Een rondje rond de kerk

We beginnen letterlijk met een rondje rond de kerk. Het eerste dat opvalt is de enorme stilte die hier heerst. Je hebt stilte en Stilte. Hier overheerst Stilte. Niet alleen rond de kerk, maar in de hele omgeving ervan. Het is alsof je een bubbel van rust binnengaat.


Kloosterkapel vanaf het noorden gezien


Kloosterkapel met dakruiter vanaf het zuiden gezien

Een kerkje uit de dertiende eeuw

Bij de eerste verkenning wordt al snel duidelijk dat het hier gaat om een heel oud gebouwtje. Er is flink verbouwd en veranderd in de loop van de tijd en de sporen daarvan zie je in de muren terug. Ik vind dat altijd fascinerend, om te zien hoe er gepoogd is om dingen aan te passen. Rondom het kerkje bevindt zich het kerkhof en daaromheen ligt een gracht. Ligt het wel of niet op een terp? Hierover verschillen de meningen. De een zegt van wel, de ander van niet. Het kerkje zelf ligt verscholen onder hoge bomen. Er staan een paar huizen en boerderijen omheen en dat is het dan. 

De kerk is ooit iets langer geweest naar het westen toe. Daar heeft een klokkenstoel tegen de muur gestaan. Dat is een meestal houten stellage waarin klokken zijn opgehangen. De plaats waar die heeft gestaan is gemarkeerd en bezet door een paar zerken. Op het kerkje staat nu een dakruiter. 


Ik vind het fascinerend om te zien hoe er in de loop van de tijd gerestaureerd is
In het midden de oorspronkelijke toegangsdeur

Kapel bij een state 

Direct ten oosten van de kerk heeft het huis Sterkenburg gestaan. Het behoorde aan de familie Tjaerda van Starkenborg. Waarschijnlijk is het kerkje een kapel van deze state geweest (1). De grafkelder van deze familie ligt in het koor van het kerkje. 
De woorden stins en state worden in de bronnen door elkaar gebruikt. Vaak is het zo dat een stins uitgroeide tot een groter huis, dat een state werd genoemd. Van 't oude huis Sterkenburg was in 1785 alleen nog maar de Wier over.
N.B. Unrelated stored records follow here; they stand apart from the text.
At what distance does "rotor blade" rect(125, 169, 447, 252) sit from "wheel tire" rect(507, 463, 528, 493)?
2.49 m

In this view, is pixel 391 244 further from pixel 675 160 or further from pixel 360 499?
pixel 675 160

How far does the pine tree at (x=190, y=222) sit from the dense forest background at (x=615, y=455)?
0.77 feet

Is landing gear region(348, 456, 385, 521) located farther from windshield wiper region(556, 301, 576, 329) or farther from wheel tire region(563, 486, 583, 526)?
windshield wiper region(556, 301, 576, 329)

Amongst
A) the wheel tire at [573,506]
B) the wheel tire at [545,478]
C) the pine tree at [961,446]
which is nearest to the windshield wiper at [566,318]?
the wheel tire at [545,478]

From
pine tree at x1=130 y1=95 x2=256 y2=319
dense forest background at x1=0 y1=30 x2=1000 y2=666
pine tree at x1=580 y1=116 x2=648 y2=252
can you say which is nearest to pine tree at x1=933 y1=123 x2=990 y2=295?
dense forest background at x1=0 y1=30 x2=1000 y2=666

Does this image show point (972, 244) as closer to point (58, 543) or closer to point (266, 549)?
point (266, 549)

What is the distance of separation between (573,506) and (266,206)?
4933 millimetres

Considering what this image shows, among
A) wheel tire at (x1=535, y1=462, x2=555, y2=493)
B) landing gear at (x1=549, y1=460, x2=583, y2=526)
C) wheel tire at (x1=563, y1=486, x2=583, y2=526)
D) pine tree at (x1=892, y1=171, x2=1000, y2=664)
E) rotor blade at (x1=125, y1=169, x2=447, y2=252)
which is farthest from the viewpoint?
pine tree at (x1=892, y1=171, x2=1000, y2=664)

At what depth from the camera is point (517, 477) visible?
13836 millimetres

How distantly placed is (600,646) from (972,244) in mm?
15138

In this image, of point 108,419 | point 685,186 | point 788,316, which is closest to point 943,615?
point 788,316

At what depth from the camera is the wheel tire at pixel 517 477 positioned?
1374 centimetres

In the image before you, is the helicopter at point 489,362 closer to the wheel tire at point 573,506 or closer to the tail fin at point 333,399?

Om een goed beeld te krijgen is het even puzzelen. Het oorspronkelijk Friese woord stins betekent steenhuis. Een wier is een kleine motte in Friesland. Een motte is een afgeplatte aangelegde aarden heuvel waar een veelal torenvormige versterking op staat. Het verdedigbare stenen huis lag dus op een hoogte en in 1785 was er alleen de heuvel er nog. 
Nu staat er op die plaats een boerderij met de naam Starkenborg, gebouwd in 1868. 

Het kerkje van binnen

Van binnen is het kerkje eenvoudig en tegelijk is er veel te zien. Op het podium (voormalige koorruimte) staat een klein orgel en aan de noordelijke muur hangen twee oude, mooi versierde planken. Op diezelfde muur is een klein stukje blootgelegd met oude wandversiering. 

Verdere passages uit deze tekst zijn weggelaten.